Participants in the Pittsburgh Urban Teaching Corps program earn a master’s of arts in teaching degree from Chatham after completing four semesters of course work over one year. (Propel asked Chatham to partner with them on the program.) The program is free and students receive a monthly stipend. Participants also commit to teach in Propel schools for the next three years, where each will receive a starting salary of $40,000.
Their curriculum is centered on culturally responsive teaching, classroom management and, above all, emphasizing the important connection between teacher and community.
Neal and Sagastume began their work with the program in May, taking five courses at Chatham during the summer. Their apprenticeship at Propel schools started in August. Less than three months into his apprenticeship, Sagastume says he’s already starting to grasp what makes urban teaching unique.
“Being an educator goes beyond teaching content,” says Sagastume. “It’s getting to know your students, getting to know their families, knowing what they’re going through at home, understanding what’s going on in that community that may be [impacting] the classroom, that might be coming out in behaviors.

■ **Provided data**
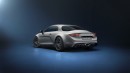 Alpine unveils A110 Legende GT 2021 limited edition model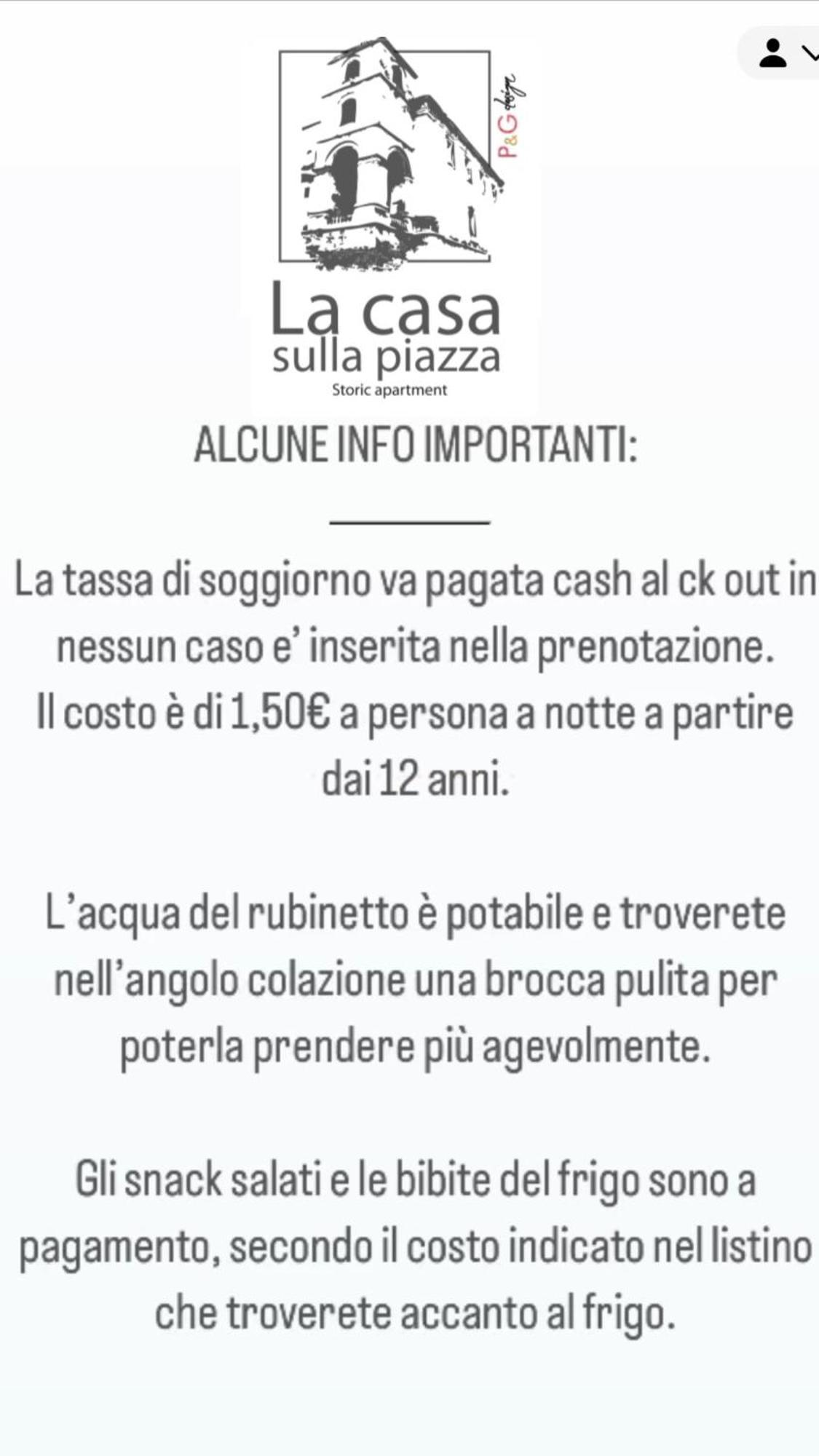 La Casa Sulla Piazza Apartment Enna Luaran gambar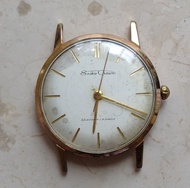 古董精工錶 Seiko Crown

■ **Exercise requirements**
Print, word for word, the stretch of the passage on the Pittsburgh Urban Teaching Corps from "Participants in the" through "urban teaching unique.".

■ **Exercise solution**
Participants in the Pittsburgh Urban Teaching Corps program earn a master’s of arts in teaching degree from Chatham after completing four semesters of course work over one year. (Propel asked Chatham to partner with them on the program.) The program is free and students receive a monthly stipend. Participants also commit to teach in Propel schools for the next three years, where each will receive a starting salary of $40,000.
Their curriculum is centered on culturally responsive teaching, classroom management and, above all, emphasizing the important connection between teacher and community.
Neal and Sagastume began their work with the program in May, taking five courses at Chatham during the summer. Their apprenticeship at Propel schools started in August. Less than three months into his apprenticeship, Sagastume says he’s already starting to grasp what makes urban teaching unique.